Cinque giorni dopo, la stessa sorte è toccata al giovane Timur.
Stava camminando per la strada quando, secondo testimoni, intorno alle 16:30
due auto bianche senza targa lo hanno affiancato. Ne sono scesi sei uomini in
mimetica e passamontagna, che lo hanno prelevato e portato via.
I genitori di Timur (nella foto) hanno provato per giorni a chiamarlo sul suo cellulare, ma suonava a vuoto.

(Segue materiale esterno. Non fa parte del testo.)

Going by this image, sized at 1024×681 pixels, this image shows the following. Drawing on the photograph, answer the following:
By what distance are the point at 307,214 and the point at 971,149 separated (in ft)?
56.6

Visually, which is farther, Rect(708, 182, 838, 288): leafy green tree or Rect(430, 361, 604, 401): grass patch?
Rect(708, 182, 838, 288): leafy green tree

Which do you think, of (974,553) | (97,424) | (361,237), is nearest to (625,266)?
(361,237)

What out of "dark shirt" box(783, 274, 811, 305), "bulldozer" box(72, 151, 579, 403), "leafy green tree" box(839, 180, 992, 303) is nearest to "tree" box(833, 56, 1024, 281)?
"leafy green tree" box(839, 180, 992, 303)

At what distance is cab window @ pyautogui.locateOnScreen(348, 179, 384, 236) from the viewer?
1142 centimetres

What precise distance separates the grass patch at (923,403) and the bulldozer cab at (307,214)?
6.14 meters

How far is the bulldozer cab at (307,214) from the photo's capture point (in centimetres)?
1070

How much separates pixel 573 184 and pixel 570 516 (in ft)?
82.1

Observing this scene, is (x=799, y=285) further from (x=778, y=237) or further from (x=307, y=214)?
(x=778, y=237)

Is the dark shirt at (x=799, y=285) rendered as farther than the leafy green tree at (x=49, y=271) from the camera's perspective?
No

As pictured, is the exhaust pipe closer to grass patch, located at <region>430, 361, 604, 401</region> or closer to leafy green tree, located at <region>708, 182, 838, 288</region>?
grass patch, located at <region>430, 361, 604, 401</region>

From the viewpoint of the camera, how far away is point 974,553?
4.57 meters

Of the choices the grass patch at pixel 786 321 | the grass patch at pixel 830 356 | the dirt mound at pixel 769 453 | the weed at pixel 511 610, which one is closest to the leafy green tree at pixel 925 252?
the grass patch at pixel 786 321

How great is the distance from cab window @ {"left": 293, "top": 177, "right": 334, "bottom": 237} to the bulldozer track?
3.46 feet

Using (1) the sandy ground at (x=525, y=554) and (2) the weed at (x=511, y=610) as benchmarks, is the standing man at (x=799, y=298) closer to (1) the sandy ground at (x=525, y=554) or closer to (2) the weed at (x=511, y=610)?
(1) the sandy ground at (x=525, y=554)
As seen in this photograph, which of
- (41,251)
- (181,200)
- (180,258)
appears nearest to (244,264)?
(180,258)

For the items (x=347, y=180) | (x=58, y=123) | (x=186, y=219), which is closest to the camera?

I primi di aprile si sono rivolti alla polizia inguscia, con l’unico risultato
di sapere che le due auto erano state fermate dalla polizia inguscia vicino alla
frontiera cecena e che sicuramente appartenevano alle forze federali stazionate
in Cecenia.
Così hanno deciso di sporgere denuncia ad Amnesty International.
Da allora non hanno più avuto notizie di loro figlio e vivono nella paura di
ritorsioni.
Infermiere scomode. Nel febbraio 2004, alcune infermiere ingusce (nella foto) che lavorano nei campi profughi ceceni in Inguscezia per conto della International Medical Corps erano andate a Mosca per motivi di lavoro. All’aeroporto Sheremetevo della capitale
russa sono sbiancate dalla paura: sui muri c’era un volantino del ministero dell’Interno
russo con le foto segnaletiche di quattordici di loro, indicate come “sospette
terroriste”. Nei giorni successivi l’Imc ha saputo che questo volantino era sui
muri di molti altri posti in tutta la Russia e su molti siti web ufficiali. In
marzo, una di loro è stata arrestata a Mosca con l’accusa di “terrorismo”, e rilasciata
solo dopo molte ore. Le quattordici donne erano terrorizzate. Per mesi non sono
più uscite dall’Inguscezia. In giugno hanno sporto denuncia ad Amnesty International:
questo ha fatto sì che il ministero dell’Interno ritirasse, senza commenti, i
volantini e gli annunci.
Ma in settembre, subito dopo i fatti di Beslan, le foto delle quattordici donne
non solo sono tornate ad apparire su Internet, ma sono anche state mostrate da
varie televisioni e giornali come sospette terroriste coinvolte nel sequestro
della scuola.
Le infermiere vivono nella paura, ma non hanno nessuna intenzione di smettere
di assistere i profughi ceceni ammassati nelle tendopoli dell’Inguscezia.